Enfin, j'arrive à la dernière question: Les substitutions sont-elles favorables, soit à la propriété comme augmentant sa valeur, soit aux propriétaires, comme les maintenant dans un état d'aisance?

Ici je suis forcé de vous rappeler quelques-unes des choses qui vous ont déjà été dites; mais je tâcherai de les resserrer en peu de mots.

Que font les substitutions? Elles enlèvent à celui qui aurait intérêt à vendre une propriété la faculté de la vendre; elles privent celui qui aurait intérêt à acheter une propriété, de la faculté de l'acheter. Par là même elles empêchent l'homme dans les mains duquel la propriété est plus ou moins stérile de l'échanger contre des capitaux dont il tirerait un plus grand avantage, et elles empêchent l'homme qui vendrait cette propriété productive et féconde d'employer ses capitaux à la féconder. Par elles, le non propriétaire trouve plus difficile d'arriver à la propriété; le propriétaire trouve impossible d'améliorer sa propriété par son crédit.

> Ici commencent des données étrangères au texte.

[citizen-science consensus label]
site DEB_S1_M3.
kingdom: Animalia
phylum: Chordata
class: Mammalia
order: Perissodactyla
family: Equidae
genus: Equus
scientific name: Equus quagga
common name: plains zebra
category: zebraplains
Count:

Les substitutions ôtent aux biens-fonds le caractère le plus précieux que puissent avoir aujourd'hui tous les geures de biens, je veux dire la circulation, qui, se prêtaut à tous les calculs, à tous les besoins, à toutes les spéculations individuelles, favorise tous les perfectionnements.

Les substitutions enfantent les procès, favorisent la fraude, créent les embarras, attisent les haines domestiques.

Lisez le préambule de l'ordonnance de 1747, vous y verrez le grand nombre de difficultés que les substitutions font éclater, l'infinité de contestations qu'elles suscitent; en sorte, dit ce préambule, que par un événement contraire aux vues de l'auteur de la substitution, il est arrivé que ce qu'il avait ordonné pour l'avantage de sa famille en a causé la ruine."

Et cependant l'ordonnance de 1747 date d'une époque où l'égalité n'était pas encore un principe reçu, où le sentiment de l'égalité ne s'était pas infiltré dans tous les cœurs avec l'air qu'on respire, où le dogme de l'égalité n'avait point en sa faveur les serments du troue. On remarque dans l'auteur de ce préambule la crainte de toucher aux privileges chéris d'une caste puissante. Il proteste qu'il ne veut point porter atteinte à la liberté de faire des substitutions, qu'il ne se propose que de les rendre plus utiles aux familles mêmes.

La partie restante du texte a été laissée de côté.